Although cigarette smoke is a major risk factor for chronic obstructive pulmonary disease (COPD), genetic susceptibility may also be crucial to the progression of the disease because only 15% to 20% of heavy smokers develop clinically significant airway obstruction.1 However, the genes that link cigarette smoking and COPD susceptibility remain poorly understood. A report from Chan et al2 demonstrated that the early growth response 1 (EGR-1) polymorphisms are significantly associated with plasma total IgE and atopy in patients with asthma. Our previous report also showed that EGR-1 is a genetic susceptibility factor that can control the production of matrix metalloproteinase (MMP-2 and MT1-MMP) to overwhelm the antiprotease systems and lead to destruction of alveolar septal architecture.3,4 In addition, EGR-1 can also stimulate heat shock protein 70 elevation in an Erk1/2-dependent manner, which may regulate the cigarette smoke–induced inflammatory processes.5
The transcription factor EGR-1 is the product of the EGR-1 gene, which belongs to the immediate-early gene family of proteins and is often rapidly and transiently activated by a variety of stress signals, such as osmotic pressure variation, heat shock, hypoxia, DNA-damaging agents, radiation, injury, and stretch.6–13 As an important zinc finger transcription factor, the function of EGR-1 is dependent on the expression of its target genes. EGR-1 can recognize highly conserved consensus GC-rich nucleotide sequences (GCGG/TGGGCG)13–16 and directly activate the transcription of many genes, including immune effector genes, such as cytokine interleukin (IL) 217 and proinflammation immune mediator tumor necrosis factor α (TNF-α),18 and cell surface molecules, such as IL-2 receptor,19 Fas/CD95,20 and intracellular adhesion molecule 1.21 Through the regulation of its target genes, EGR-1 plays important roles in various cellular programs, including cell proliferation, differentiation, and apoptosis.13 Although several downstream genes may be related to the pulmonary inflammatory response,4,5,22,23 a detailed mechanism for the function of EGR-1 in cigarette smoke–related pulmonary diseases still remains largely unknown.
We have reported that human primary lung fibroblasts can synthesize MMP and chemokines in an EGR-1–dependent manner when exposed to cigarette smoke extract (CSE) stress.3–5 To further understand the pathological functions of EGR-1 in pulmonary diseases during cigarette smoke–induced stress, we used chromatin immunoprecipitation methods to identify a new target gene, geranylgeranyl diphosphate synthase (GGPPS).
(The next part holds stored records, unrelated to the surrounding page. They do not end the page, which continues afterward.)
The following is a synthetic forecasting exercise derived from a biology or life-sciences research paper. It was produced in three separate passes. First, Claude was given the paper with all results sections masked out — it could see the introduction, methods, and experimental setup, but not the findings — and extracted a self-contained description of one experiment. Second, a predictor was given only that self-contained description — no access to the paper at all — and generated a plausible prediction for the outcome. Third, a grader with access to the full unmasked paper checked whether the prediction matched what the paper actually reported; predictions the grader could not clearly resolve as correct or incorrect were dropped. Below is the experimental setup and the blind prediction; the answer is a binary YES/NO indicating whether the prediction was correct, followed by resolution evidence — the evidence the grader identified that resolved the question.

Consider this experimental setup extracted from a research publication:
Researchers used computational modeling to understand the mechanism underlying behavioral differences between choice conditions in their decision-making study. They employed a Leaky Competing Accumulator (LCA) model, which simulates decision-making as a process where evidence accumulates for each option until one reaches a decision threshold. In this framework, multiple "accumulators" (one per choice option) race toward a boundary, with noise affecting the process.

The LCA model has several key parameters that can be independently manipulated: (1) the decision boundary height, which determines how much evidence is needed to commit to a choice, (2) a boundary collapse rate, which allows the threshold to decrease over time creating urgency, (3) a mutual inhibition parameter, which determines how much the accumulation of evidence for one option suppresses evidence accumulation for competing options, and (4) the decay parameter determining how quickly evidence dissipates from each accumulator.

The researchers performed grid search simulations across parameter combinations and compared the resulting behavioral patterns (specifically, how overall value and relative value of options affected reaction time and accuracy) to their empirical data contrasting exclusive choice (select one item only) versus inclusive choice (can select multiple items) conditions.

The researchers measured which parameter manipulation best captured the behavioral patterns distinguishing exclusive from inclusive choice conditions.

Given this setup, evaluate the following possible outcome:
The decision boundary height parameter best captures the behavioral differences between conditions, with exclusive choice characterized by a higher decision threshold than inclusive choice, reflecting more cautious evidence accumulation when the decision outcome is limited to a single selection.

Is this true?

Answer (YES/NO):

GGPPS is a branch-point enzyme in the mevalonate pathway that catalyzes the synthesis of geranylgeranyl diphosphate24,25 from farnesyl diphosphate,26 which is used for the geranylgeranylation of proteins such as Ras and Ras-related small GTP-binding proteins with a CaaX motif at the C-terminus. Ras prenylation enhances its membrane association and facilitates the activation of Ras/Raf/MAPK signaling.27,28
In this report, we find that GGPPS is a novel target gene of EGR-1 that can mediate cigarette smoke–related pulmonary diseases. Furthermore, we also propose a mechanism by which EGR-1/GGPPS can augment Erk1/2 MAPK activation under constant, long-term cigarette smoke stimulation to promote the chronic inflammation that causes airway abnormalities, emphysema, and consequently, COPD in susceptible smokers.29–32 MAPK, including Erk1/2, p38, and JNK, is able to induce EGR-1 expression, depending on the stimulus and cell type.33–35 We present evidence that not only can EGR-1 stimulate the expression of GGPPS in an Erk1/2 MAPK–dependent manner, but also that EGR-1/GGPPS can reactivate Erk1/2 MAPK by promoting the transcription of GGPPS. This regulation might be responsible for the expression of TNF-α, IL-8, and MMP-2 during CSE exposure, which could promote cigarette smoke–related pathological processes in the lung.
Materials and Methods
Preparation and Treatment of CSE
Nonfiltered research reference cigarettes (1R3F cigarettes) were purchased from the University of Kentucky in Lexington. CSE was prepared at a concentration of 1 cigarette per 5 ml of serum-free Dulbecco's modified Eagle's medium (Gibco/BRL, Gaithersburg, MD) as previously described36 with modifications. This medium was defined as 100% CSE and was used after adjusting the pH to 7.4 and filtering through a 0.22-μm filter. Cells were grown to 90% confluence in 10-cm cell culture plates and rendered quiescent in a medium containing 0.5% fetal bovine serum before CSE treatment. During the CSE treatment, the cells were always cultured in the presence of CSE until the cells were lysed. For the experiment using the MEK inhibitor U0126, cells were preincubated for 2 hours with U0126. The concentration used was 10 μmol/L, which could inhibit MAPK without cytotoxicity. The inhibitor was dissolved in dimethyl sulfoxide (DMSO) as recommended by the manufacturer. The vehicle contained the same concentration of DMSO that was used in the treatment group, and the maximum DMSO content did not exceed 0.1% of medium.
Cell Culture
The Beas-2B human bronchial epithelial cells were cultured in Dulbecco's modified Eagle's medium supplemented with 10% (vol/vol) fetal bovine serum and penicillin (100 IU/ml)/streptomycin (100 ng/ml) at 37°C in a water-saturated atmosphere with 5% carbon dioxide.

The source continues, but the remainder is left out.